The Milwaukee Bucks 102-91 loss to the Detroit Pistons was full of disappointment. But two moments stood out.
The first moment was obvious. Steve Novak sprained his MCL against the Detroit Pistons on Saturday night. It was evident quickly that Novak’s injury was severe, as the Milwaukee Bucks bench in its entirety didn’t wait long before surrounding him on the court. He couldn’t put any pressure on his knee as he was carried off by Greg Monroe and Giannis Antetokounmpo. A feel good story about a hometown kid finished not long after it had started.
But moments later another moment seemed notable. It wasn’t as obvious as Novak’s injury, but was directly related, and it was a peak into another team’s unflattering view of a Bucks player.
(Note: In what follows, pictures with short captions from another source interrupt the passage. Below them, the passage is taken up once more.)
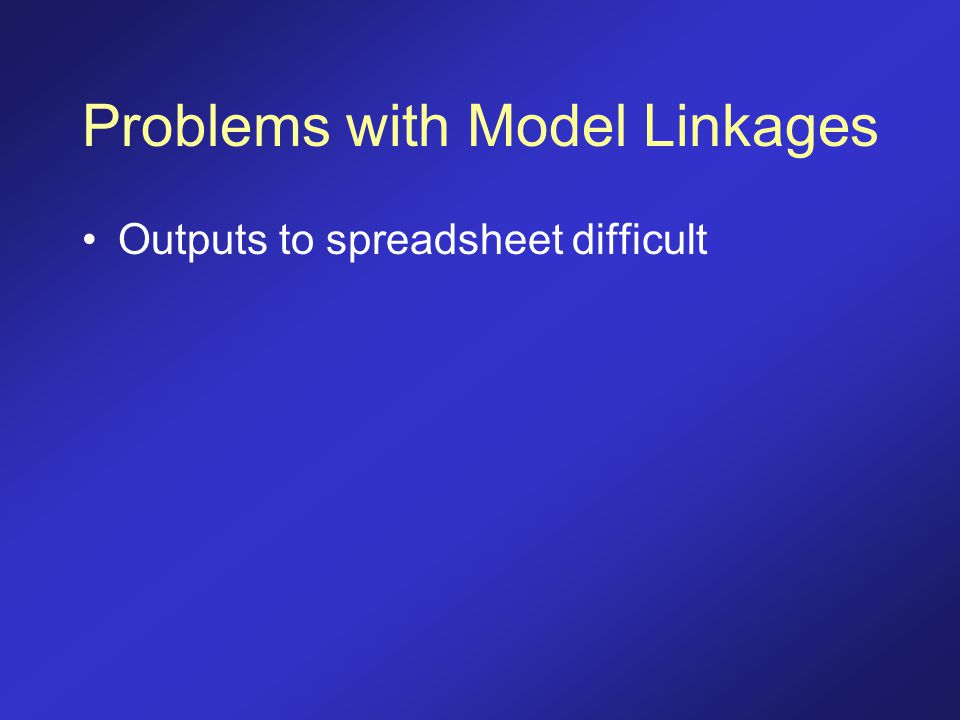 Problems with Model Linkages Outputs to spreadsheet difficult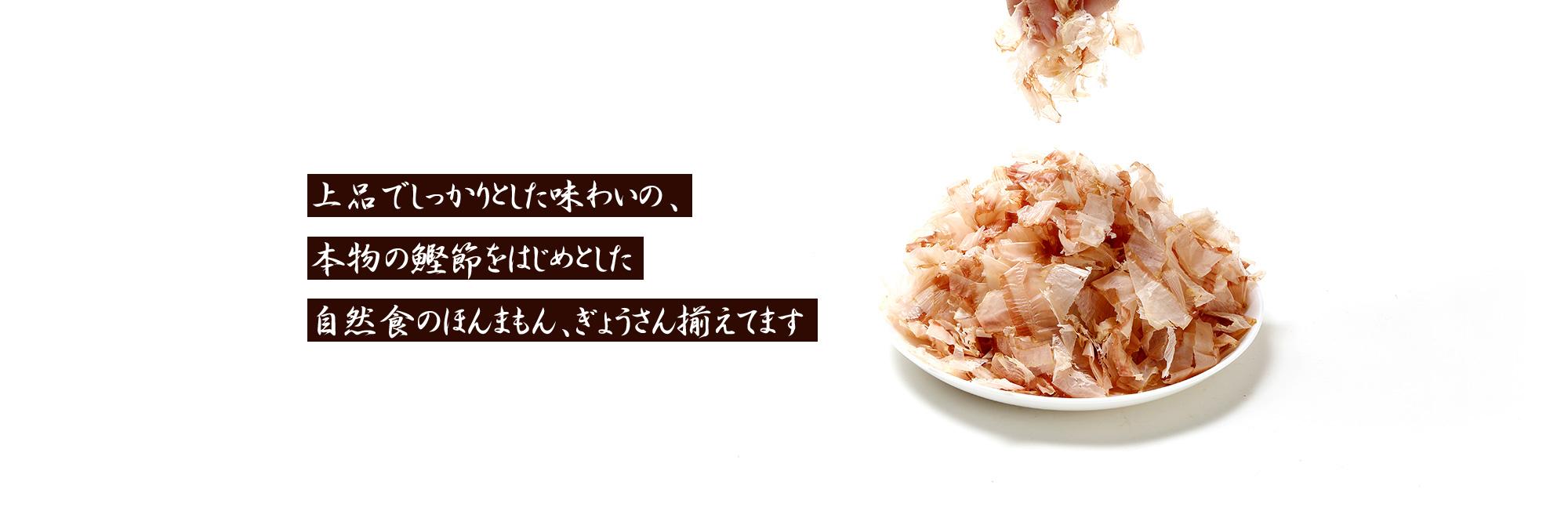上品でしっかりとした味わいの、本物の鰹節をはじめとした自然食のほんまもん、ぎょうさん揃えてます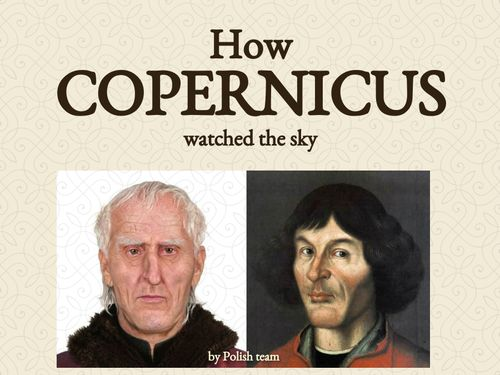 How Copernicus watched the sky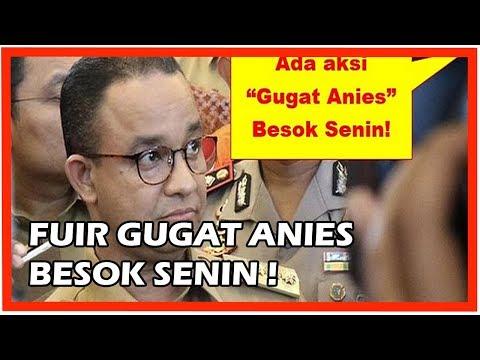 Forum Umat Islam Revolusioner Akan Menggugat Anies Baswedan Besok Senin !!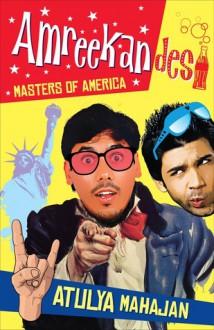Amreekandesi - Masters of America - Atulya Mahajan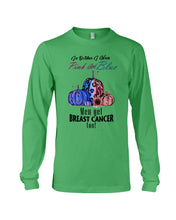 Load image into Gallery viewer, In Octorber We Wear Pink And Blue Breast Cancer Custom Design Unisex Long Sleeve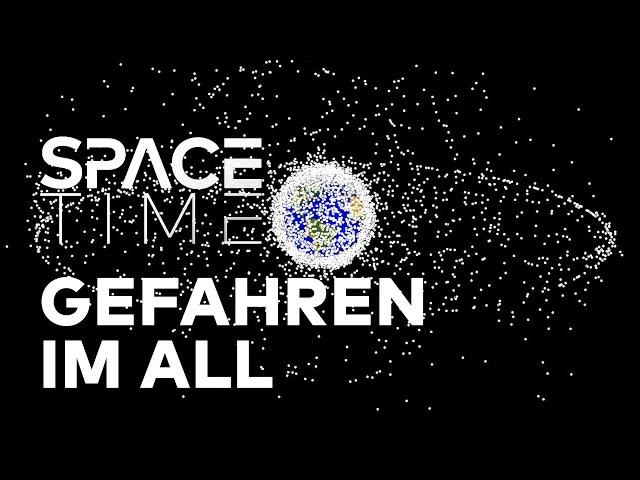 Gefahren im All - Riskante Raumfahrt | SPACETIME Doku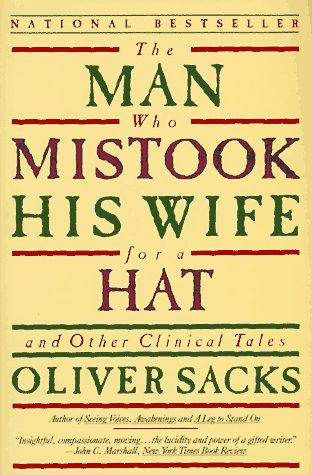 The Man Who Mistook his Wife for a Hat and other Clinical Tales (9780060970796): Oliver W. Sacks: Books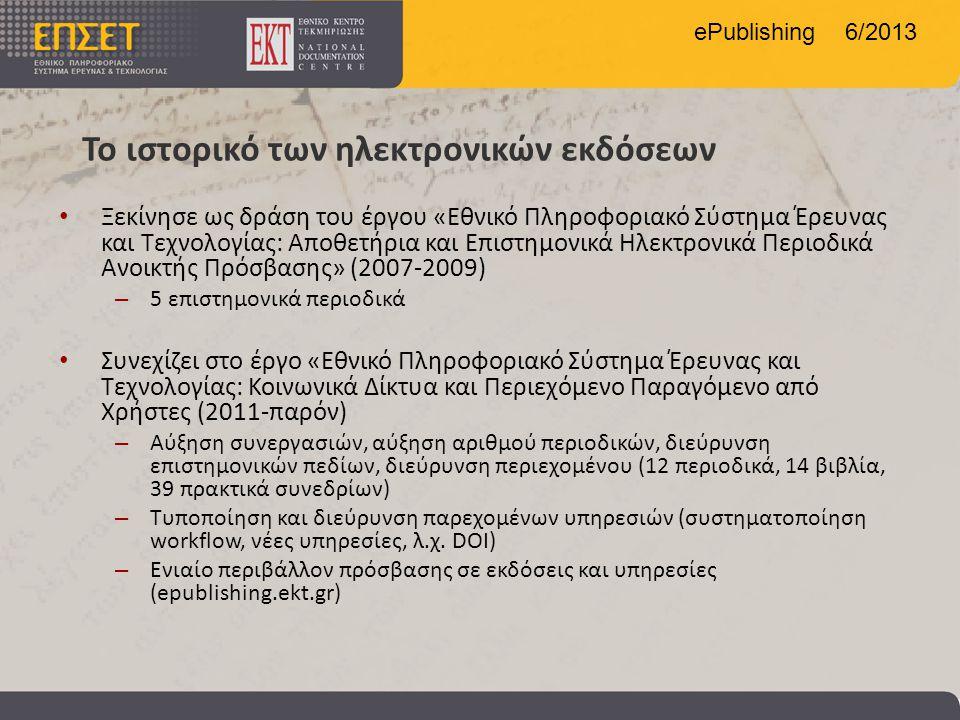 ePublishing 6/2013 Το ιστορικό των ηλεκτρονικών εκδόσεων • Ξεκίνησε ως δράση του έργου «Εθνικό Πληροφοριακό Σύστημα Έρευνας και Τεχνολογίας: Αποθετήρια και Επιστημονικά Ηλεκτρονικά Περιοδικά Ανοικτής Πρόσβασης» (2007-2009) – 5 επιστημονικά περιοδικά • Συνεχίζει στο έργο «Εθνικό Πληροφοριακό Σύστημα Έρευνας και Τεχνολογίας: Κοινωνικά Δίκτυα και Περιεχόμενο Παραγόμενο από Χρήστες (2011-παρόν) – Αύξηση συνεργασιών, αύξηση αριθμού περιοδικών, διεύρυνση επιστημονικών πεδίων, διεύρυνση περιεχομένου (12 περιοδικά, 14 βιβλία, 39 πρακτικά συνεδρίων) – Τυποποίηση και διεύρυνση παρεχομένων υπηρεσιών (συστηματοποίηση workflow, νέες υπηρεσίες, λ.χ.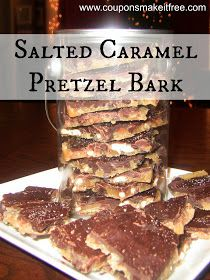 Coupons Make it Free Blog: Salted Caramel Chocolate Pretzel Bark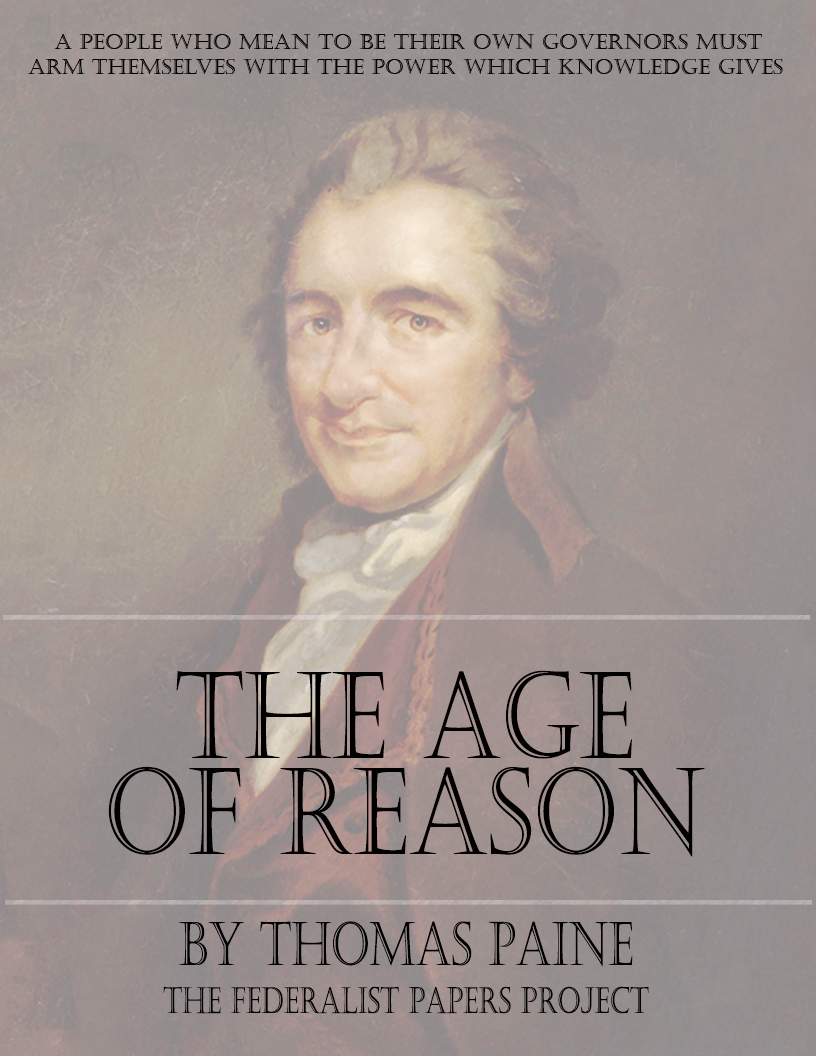the age of reason Free ebook: the age of reason by thomas paine in the opening year, 1793, when revolutionary france had beheaded its king, the wrath turned next upon the king of kings, by whose grace every tyrant claimed to reign but eventualities had brought among them a great english and american heart -- thomas paine.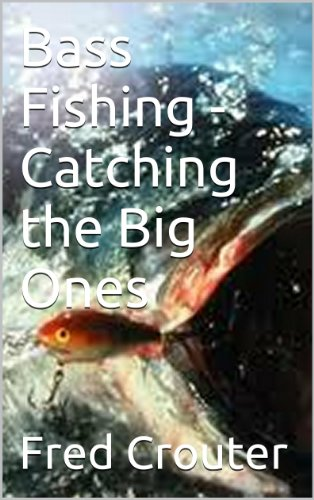 Bass Fishing - Catching the Big Ones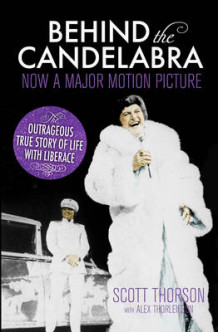 Behind the Candelabra av Scott Thorson (Heftet)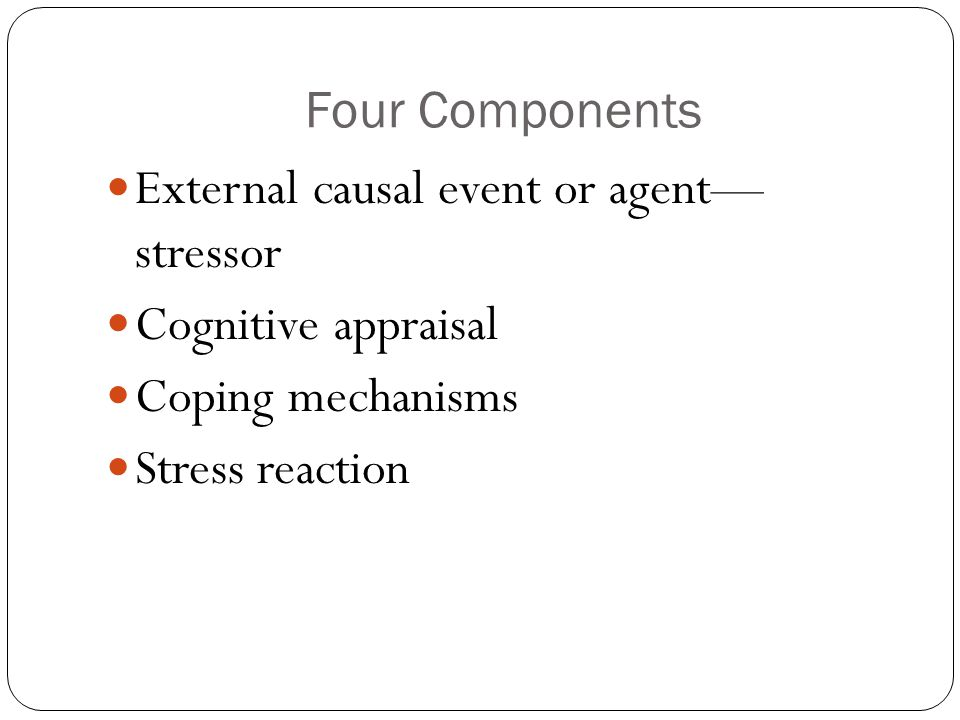 External causal event or agent— stressor Cognitive appraisal
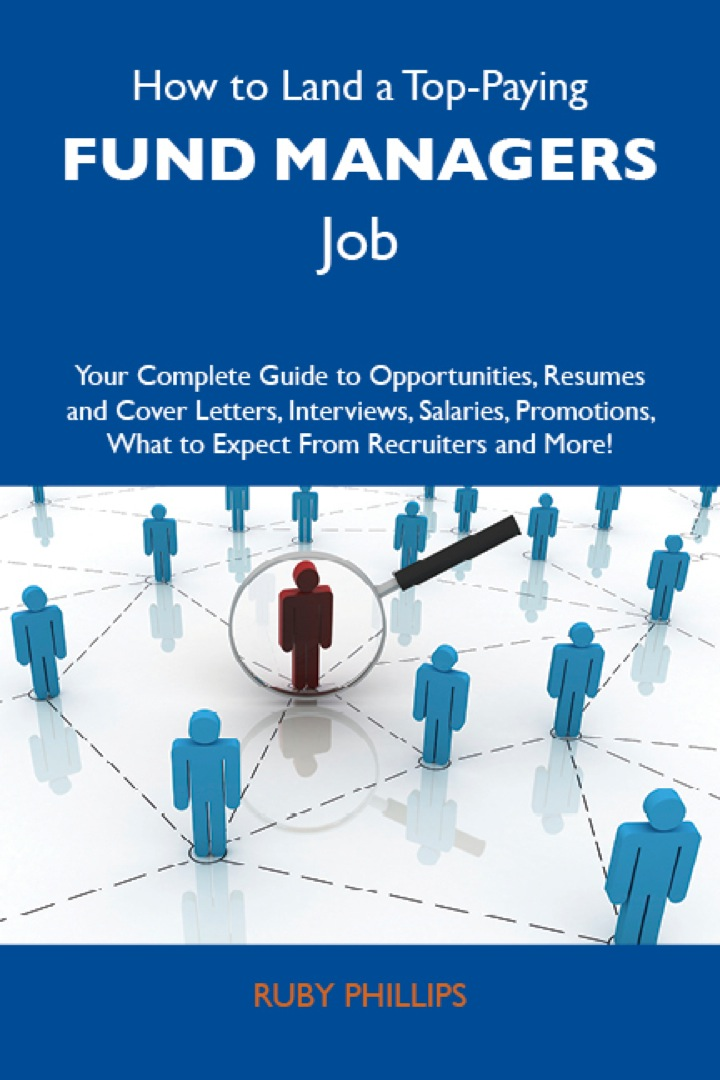 How to Land a Top-Paying Fund managers Job: Your Complete Guide to Opportunities, Resumes and Cover Letters, Interviews, Salaries, Promotions, What to Expect From Recruiters and More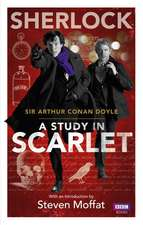 A Study in Scarlet:  The Making of the World's Most Famous Vet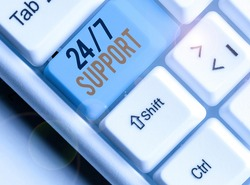 Writing note showing 24 Or 7 Support. Business photo showcasing twentyfour hours seven days a week support to client.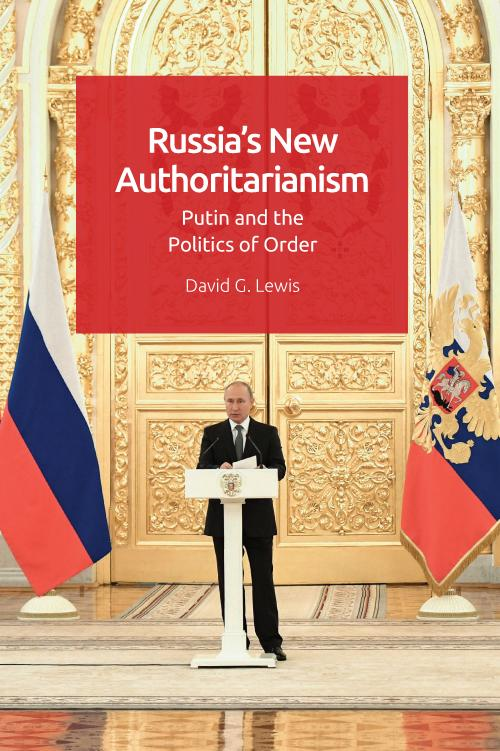 John Anderson reviews 'Russia's New Authoritarianism: Putin and the Politics of Order' by David G. Lewis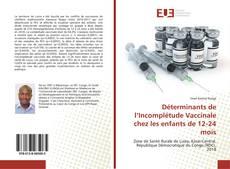 Copertina di Déterminants de l'Incomplétude Vaccinale chez les enfants de 12-24 mois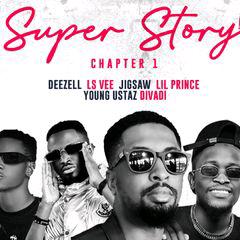 MUSIC: Deezell Ft. Lsvee x Jigsaw x Lil Prince x Divadiii x Young Ustaz - Super Story (Chapter1)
Michael Carter-Williams struggled his way to an eight point, seven turnover outing before being mercifully pulled halfway through the fourth quarter. But he wasn’t finished yet. Novak’s injury left him unable to shoot his free throws. By NBA rule, the Pistons were allowed to choose any player on the Bucks active roster to replace him at the free throw line. The Pistons chose Carter-Williams, Milwaukee’s opening night starting point guard. They had such little respect for his ability as a free throw shooter that he was the player they actively wanted shooting free throws against them.
He missed both free throws.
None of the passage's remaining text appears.